One of the main goals of CATS is to make the developer that is used to IDE's like Eclipse, NetBeans, Visual Studio or IntelliJ, feel right at home. So the same support you got from your IDE when you developed in Java or C#, is now available for TypeScript and HTML5 projects.

A lot of effort is spent to ensure that CATS doesn't become a resource hog. So while designing and developing CATS, performance has always be one of the key considerations. In fact, CATS runs fine on older laptops and PC's.

Couldn't have done it without ....

There is not a lot of documentation yet explaining the structure of CATS and how the different parts work together. So the more surprised I was when I received some pull request that added functionality or fixed some bugs. So thanks to everyone who already contributed to this project.
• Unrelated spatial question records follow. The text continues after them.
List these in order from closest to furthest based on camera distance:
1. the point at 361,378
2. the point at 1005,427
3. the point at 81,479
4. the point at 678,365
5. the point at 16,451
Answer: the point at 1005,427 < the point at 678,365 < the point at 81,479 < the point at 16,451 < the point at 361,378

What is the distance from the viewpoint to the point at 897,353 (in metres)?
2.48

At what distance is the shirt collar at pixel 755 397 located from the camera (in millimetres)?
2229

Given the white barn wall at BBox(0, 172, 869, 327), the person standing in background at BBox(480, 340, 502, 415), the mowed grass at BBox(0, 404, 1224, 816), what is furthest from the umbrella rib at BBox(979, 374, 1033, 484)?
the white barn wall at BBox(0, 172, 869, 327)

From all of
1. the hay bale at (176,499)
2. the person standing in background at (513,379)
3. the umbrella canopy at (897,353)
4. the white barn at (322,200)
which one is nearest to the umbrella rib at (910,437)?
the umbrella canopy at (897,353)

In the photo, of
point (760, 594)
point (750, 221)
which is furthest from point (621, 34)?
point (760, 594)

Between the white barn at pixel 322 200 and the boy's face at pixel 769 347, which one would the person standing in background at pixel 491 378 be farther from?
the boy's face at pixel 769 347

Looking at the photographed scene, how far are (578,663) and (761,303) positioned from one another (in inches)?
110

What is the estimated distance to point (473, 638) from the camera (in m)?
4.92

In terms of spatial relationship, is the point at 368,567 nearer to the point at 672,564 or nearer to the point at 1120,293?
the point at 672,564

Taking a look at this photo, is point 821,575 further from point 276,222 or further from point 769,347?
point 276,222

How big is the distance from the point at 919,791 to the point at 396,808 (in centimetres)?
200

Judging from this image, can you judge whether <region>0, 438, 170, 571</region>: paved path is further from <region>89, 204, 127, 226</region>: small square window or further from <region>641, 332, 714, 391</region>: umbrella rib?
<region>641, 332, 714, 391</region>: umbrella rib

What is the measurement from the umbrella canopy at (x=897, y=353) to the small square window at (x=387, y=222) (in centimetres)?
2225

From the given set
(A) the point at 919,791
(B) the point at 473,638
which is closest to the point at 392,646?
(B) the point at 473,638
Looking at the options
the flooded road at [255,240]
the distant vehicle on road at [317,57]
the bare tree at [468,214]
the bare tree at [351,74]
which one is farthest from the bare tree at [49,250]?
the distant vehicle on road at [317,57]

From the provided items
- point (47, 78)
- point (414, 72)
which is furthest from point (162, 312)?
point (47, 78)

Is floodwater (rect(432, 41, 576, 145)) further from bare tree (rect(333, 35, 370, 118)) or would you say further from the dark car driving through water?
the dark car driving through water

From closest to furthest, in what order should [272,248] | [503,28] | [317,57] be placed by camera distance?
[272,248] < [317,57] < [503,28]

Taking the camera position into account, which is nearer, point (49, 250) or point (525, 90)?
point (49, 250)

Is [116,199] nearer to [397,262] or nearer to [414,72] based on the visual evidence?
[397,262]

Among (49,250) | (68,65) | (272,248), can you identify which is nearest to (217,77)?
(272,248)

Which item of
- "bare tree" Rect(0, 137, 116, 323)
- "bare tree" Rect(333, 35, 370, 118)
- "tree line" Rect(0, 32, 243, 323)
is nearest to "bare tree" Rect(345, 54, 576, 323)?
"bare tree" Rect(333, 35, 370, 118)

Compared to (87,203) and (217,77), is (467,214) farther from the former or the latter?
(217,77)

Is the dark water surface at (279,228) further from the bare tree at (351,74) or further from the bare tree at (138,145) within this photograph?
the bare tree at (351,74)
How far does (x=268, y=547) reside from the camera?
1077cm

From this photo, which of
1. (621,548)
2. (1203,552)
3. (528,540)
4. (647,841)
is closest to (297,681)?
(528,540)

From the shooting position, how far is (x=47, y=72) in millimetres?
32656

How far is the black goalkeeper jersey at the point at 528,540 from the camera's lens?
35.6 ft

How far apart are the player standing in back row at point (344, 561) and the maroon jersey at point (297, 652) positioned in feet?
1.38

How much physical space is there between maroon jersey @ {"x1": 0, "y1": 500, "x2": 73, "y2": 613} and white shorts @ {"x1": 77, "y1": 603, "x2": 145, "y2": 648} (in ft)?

And of course some of the main 3rd party components that we have used within CATS and couldn't have done without:

  • TypeScript (of course), developed by Microsoft.

  • Qooxdoo, an excellent JavaScript library for creating a UI. Has many great widgets out of the box.

  • ACE, an embeddable code editor written in JavaScript. The main developers are Cloud9 and Mozilla.

  • NW.js. This is a great initiative from Intel that allows Node libraries to be used within a web page. CATS use this to read and write local files without the need for a server-side component.